Después de todo lo que has leído aquí sobre el perdón, date cuenta de esto: en realidad, lo único que perdonas son tus propios pensamientos; tus interpretaciones de la realidad. Y los perdonas porque… «Mis pensamientos no significan nada» (L-10).

El perdón es la clave de la felicidad, no lo olvides jamás.

V Lee esta línea varias veces, y luego dite a ti mismo que has entendido lo que dice, pero que todavía no lo has interiorizado. Date tiempo para ello, pero mantente muy alerta. Vigila tu mente y observa que bastarán unos pocos segundos para que surja una nueva tontería que pensarás que es cierta. Sé paciente contigo mismo. Eso también pasará.

VI Juan 3:3 «Respondió Jesús y le dijo: “Te aseguro que si uno no nace de nuevo, no puede ver el Reino de Dios”».

La expresión «nacer de nuevo en Cristo» es probablemente una alusión al uso popular del término «nacer de nuevo», que ganó notoriedad en la cultura estadounidense a finales de la década de 1960 (esta Lección fue dictada en 1970), debido al movimiento de la Gente de Jesús —frecuentemente denominados «fanáticos de Jesús»— y a la contracultura cristiana.
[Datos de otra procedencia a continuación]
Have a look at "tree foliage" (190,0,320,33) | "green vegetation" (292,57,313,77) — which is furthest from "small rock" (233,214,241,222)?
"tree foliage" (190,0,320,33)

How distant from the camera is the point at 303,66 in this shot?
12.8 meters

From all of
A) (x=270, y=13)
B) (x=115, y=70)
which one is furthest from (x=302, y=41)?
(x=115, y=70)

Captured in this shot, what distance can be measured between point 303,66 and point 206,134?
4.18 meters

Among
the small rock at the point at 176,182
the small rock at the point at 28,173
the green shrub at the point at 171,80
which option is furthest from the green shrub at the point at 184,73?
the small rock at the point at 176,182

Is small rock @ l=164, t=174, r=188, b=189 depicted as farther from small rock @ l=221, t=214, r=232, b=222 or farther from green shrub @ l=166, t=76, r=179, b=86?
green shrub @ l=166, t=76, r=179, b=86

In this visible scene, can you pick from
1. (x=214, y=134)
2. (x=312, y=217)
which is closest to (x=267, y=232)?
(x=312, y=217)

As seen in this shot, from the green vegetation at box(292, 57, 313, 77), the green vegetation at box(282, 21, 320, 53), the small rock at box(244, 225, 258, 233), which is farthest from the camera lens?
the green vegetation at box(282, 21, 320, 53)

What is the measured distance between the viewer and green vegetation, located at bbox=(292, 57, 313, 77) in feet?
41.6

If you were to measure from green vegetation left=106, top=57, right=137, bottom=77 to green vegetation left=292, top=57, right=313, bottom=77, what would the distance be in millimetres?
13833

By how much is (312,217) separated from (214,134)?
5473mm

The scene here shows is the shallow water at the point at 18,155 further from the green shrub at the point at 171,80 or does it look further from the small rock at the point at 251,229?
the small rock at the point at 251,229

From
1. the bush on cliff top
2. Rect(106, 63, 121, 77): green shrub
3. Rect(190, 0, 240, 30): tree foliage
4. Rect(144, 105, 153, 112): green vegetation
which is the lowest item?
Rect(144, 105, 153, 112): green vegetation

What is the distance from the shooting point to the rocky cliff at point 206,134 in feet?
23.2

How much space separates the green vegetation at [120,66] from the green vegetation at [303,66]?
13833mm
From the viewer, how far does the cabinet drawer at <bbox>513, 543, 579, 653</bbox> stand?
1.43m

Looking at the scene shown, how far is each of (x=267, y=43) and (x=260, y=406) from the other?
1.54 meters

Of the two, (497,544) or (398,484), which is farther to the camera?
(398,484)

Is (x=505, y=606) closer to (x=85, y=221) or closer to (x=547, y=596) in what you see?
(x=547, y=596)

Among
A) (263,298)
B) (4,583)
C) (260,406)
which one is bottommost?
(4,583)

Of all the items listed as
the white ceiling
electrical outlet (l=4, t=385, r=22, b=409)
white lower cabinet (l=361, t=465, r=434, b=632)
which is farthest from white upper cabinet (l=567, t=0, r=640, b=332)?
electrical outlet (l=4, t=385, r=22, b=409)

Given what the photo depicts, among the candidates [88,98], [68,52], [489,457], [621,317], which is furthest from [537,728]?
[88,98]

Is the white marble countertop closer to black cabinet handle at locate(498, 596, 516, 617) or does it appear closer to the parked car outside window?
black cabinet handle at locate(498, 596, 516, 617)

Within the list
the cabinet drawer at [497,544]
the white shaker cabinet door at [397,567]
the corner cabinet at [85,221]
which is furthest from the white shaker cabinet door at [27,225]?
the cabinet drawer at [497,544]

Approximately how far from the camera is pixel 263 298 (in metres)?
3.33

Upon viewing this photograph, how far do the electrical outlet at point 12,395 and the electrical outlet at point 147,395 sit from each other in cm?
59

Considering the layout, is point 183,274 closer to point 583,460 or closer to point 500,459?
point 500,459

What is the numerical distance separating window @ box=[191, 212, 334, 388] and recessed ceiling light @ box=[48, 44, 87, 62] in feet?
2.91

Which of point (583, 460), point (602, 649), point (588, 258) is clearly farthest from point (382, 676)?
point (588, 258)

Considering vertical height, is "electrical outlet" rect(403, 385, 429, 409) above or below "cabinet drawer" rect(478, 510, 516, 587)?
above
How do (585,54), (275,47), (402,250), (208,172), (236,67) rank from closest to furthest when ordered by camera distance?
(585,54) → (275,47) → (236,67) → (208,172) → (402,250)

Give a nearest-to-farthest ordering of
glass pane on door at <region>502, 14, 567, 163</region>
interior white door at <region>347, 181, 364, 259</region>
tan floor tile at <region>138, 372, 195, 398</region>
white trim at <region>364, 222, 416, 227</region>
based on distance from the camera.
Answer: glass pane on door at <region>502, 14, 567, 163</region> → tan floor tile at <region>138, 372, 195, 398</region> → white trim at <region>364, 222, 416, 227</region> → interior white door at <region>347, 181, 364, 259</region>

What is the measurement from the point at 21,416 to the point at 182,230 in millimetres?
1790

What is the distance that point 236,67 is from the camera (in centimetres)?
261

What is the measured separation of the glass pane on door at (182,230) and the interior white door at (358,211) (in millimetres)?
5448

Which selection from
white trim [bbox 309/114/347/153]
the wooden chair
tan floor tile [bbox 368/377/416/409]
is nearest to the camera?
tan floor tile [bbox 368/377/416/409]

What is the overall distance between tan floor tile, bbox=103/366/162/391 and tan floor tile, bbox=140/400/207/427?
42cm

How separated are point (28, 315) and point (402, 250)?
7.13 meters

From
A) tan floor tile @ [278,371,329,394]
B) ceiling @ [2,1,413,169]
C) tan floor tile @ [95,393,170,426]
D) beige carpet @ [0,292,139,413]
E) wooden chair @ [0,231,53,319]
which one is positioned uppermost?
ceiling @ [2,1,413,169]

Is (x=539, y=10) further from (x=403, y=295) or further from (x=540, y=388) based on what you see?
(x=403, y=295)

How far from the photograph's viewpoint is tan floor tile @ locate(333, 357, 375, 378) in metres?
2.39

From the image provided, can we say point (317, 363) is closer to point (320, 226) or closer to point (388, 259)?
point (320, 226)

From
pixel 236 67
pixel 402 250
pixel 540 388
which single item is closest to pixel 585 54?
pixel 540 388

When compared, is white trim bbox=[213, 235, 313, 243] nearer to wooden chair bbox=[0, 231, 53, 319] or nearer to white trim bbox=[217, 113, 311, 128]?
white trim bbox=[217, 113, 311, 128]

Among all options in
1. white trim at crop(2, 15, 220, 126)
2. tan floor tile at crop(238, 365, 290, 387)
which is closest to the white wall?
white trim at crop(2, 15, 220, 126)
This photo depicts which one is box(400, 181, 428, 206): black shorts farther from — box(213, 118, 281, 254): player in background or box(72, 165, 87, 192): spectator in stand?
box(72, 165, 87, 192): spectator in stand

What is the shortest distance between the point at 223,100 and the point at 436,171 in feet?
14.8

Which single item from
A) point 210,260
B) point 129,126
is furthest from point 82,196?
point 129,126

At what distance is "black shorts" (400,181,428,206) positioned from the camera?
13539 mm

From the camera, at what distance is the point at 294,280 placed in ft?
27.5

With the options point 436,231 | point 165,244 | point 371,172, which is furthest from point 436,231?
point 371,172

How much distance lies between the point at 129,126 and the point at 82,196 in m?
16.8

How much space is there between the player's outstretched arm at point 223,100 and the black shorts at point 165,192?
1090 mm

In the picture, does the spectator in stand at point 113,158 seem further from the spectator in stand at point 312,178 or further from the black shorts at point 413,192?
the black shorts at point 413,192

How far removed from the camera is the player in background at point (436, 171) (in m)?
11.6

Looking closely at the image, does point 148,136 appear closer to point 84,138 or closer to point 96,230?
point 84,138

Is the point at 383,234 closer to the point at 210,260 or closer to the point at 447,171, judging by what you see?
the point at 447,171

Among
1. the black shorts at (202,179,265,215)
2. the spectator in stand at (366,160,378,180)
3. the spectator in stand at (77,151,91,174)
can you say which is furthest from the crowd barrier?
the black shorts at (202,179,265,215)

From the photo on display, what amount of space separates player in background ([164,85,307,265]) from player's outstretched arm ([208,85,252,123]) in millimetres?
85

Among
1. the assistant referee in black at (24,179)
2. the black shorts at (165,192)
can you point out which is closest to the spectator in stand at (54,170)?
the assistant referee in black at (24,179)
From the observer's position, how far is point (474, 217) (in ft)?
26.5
El término, originado en Juan 3:3, pasó a designar una experiencia de conversión en la que se acepta a Jesucristo como salvador personal, asegurando así la «salvación» y el destino al Cielo en lugar del infierno. La referencia anterior reformula el concepto de «nacer de nuevo en Cristo». En este contexto, se nace de nuevo no por aceptar a Jesús como salvador, sino por haber «perdonado a todos los que ve, piensa o imagina». Para una reinterpretación similar, consulta M-13.1:10: «Ha aceptado a Cristo, y se ha salvado».
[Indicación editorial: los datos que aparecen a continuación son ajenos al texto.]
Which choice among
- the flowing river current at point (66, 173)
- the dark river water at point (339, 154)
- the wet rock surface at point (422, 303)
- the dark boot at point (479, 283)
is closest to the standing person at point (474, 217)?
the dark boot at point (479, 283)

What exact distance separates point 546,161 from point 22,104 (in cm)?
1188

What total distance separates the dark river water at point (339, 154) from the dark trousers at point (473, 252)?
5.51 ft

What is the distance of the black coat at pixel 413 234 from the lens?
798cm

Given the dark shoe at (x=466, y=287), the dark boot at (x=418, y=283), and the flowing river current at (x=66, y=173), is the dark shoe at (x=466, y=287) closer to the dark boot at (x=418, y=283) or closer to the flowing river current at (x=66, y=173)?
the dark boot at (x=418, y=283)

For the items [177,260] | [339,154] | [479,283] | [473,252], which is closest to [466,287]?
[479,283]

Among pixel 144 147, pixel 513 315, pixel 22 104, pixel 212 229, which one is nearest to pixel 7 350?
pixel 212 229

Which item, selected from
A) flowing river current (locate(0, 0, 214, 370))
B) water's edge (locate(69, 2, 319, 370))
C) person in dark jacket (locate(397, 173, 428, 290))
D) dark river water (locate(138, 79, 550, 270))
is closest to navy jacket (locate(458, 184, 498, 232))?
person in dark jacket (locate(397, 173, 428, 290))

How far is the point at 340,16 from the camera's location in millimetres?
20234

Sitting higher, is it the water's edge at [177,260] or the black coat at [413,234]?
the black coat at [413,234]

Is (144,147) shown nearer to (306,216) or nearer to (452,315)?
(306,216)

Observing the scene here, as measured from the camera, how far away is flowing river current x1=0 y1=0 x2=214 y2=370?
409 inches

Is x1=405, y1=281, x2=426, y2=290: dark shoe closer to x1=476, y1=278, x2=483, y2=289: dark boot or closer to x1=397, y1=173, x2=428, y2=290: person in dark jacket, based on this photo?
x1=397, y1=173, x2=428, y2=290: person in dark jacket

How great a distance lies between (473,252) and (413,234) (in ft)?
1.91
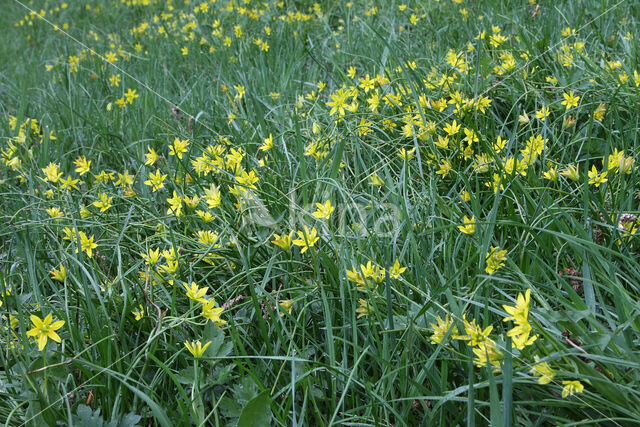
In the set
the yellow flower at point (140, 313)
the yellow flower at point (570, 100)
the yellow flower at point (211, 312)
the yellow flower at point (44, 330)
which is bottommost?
the yellow flower at point (140, 313)

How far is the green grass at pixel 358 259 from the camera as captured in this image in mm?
1311

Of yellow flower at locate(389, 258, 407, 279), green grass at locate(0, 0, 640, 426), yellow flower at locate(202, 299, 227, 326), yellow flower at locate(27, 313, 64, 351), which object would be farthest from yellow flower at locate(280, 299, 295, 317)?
yellow flower at locate(27, 313, 64, 351)

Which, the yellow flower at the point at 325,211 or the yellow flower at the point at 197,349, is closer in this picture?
the yellow flower at the point at 197,349

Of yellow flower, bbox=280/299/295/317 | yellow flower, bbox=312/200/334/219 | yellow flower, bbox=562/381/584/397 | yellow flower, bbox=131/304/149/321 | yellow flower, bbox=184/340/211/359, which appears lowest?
yellow flower, bbox=131/304/149/321

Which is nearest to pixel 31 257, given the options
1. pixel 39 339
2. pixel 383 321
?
pixel 39 339

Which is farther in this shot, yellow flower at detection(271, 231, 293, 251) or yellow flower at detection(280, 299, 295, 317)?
yellow flower at detection(271, 231, 293, 251)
VII Mateo 16:19 «Y yo te daré las llaves del reino de los Cielos, y todo lo que ates en la tierra quedará atado en el Cielo, y todo lo que desates en la tierra quedará desatado en el Cielo».

VIII Esta imagen parece inspirarse en la célebre historia de la Espada de Damocles, en la que Damocles, tras alabar la fortuna de su rey, es invitado a ocupar su lugar en el trono, solo para descubrir que sobre su cabeza pende una espada sostenida por un único cabello de caballo. El rey la había colocado allí para ilustrar el peligro constante al que se enfrentan quienes ostentan el poder. En la reinterpretación anterior, cuando sentimos una «punzada de ira», somos nosotros mismos quienes sostenemos una espada sobre nuestras propias cabezas. Si cedemos a esa ira, dejamos que la espada caiga sobre nosotros; si, en cambio, perdonamos, deponemos la espada. En cierto modo, esta imagen también representa la situación precaria en la que se hallan quienes detentan el poder… de enfadarse.